Ned almost says _No shit, Sherlock_.

“What’s wrong, Ned?”

Damn, how is Peter always able to clock his emotions that fast? Ned is fairly certain his face has at least been neutral since he entered the kitchen. This is what he gets for hanging out with his best friend every day, he supposes.

Ned doesn’t brush it off with an “it’s nothing.” Unlike Peter, he is not used to denying pain upfront. The only art he’s mastered is covering it up with a winning smile and a quip to steer the conversation back to the other person. When all that fails, he’s left unprepared.

Instead, he takes a vicious sip of his juice and then mutters: “It’s really stupid.”

Peter looks as though he wants to reply with a very serious monologue but thinks better of it. “Since it’s you, it probably is stupid, but I’ve got all the time in the world.”

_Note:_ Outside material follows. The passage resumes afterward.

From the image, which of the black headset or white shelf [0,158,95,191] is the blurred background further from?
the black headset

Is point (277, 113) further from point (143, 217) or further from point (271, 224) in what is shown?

Humor. Just a touch of it. Ned appreciates it more than Peter will ever know.

Ned hesitates.

Peter fiddles with the bottom of his own unopened Capri Sun. “I mean, you’re--you’re not _that_ bothered with what I did mixing the bags, are you? ’Cause I swear, if I hurt your feelings that bad I can just run over and get--”

“Nah. Nah, you’re good. Wasn’t anything you did.” Ned could almost roll his eyes at the number of times Peter still blames himself for little things like this. “I, uh, um.”

“Oh, God. You’re stuttering. You’re Ned. And you’re stuttering. This can’t be good.”

That one sentence, of all things, is what suddenly springs the wetness into Ned’s eyes. A flare of anger makes him slap away the moisture with the back of his hand.

“Hey, hey, hey, dude. Ned. I’m right here. It’s okay, don’t cry. Don’t cry.” Peter’s hand is on his shoulder.

“I’m not crying. I’m--” Ned winces as he sucks in a deep breath and his nose rattles with a telltale sniffle. He manages to warble out: “I’m _emoting_ , okay?”

“For fuck’s sa--shut up and just tell me what’s going on.”

“Not sure how I can do both,” Ned deadpans.

In response, Peter simply wraps his arms around Ned’s entire torso. Ned will later deny that he ever screeched, but he definitely lets out an inhumanly pitched squeak. “Dude. Dude! _My juice!_ Let go of me!”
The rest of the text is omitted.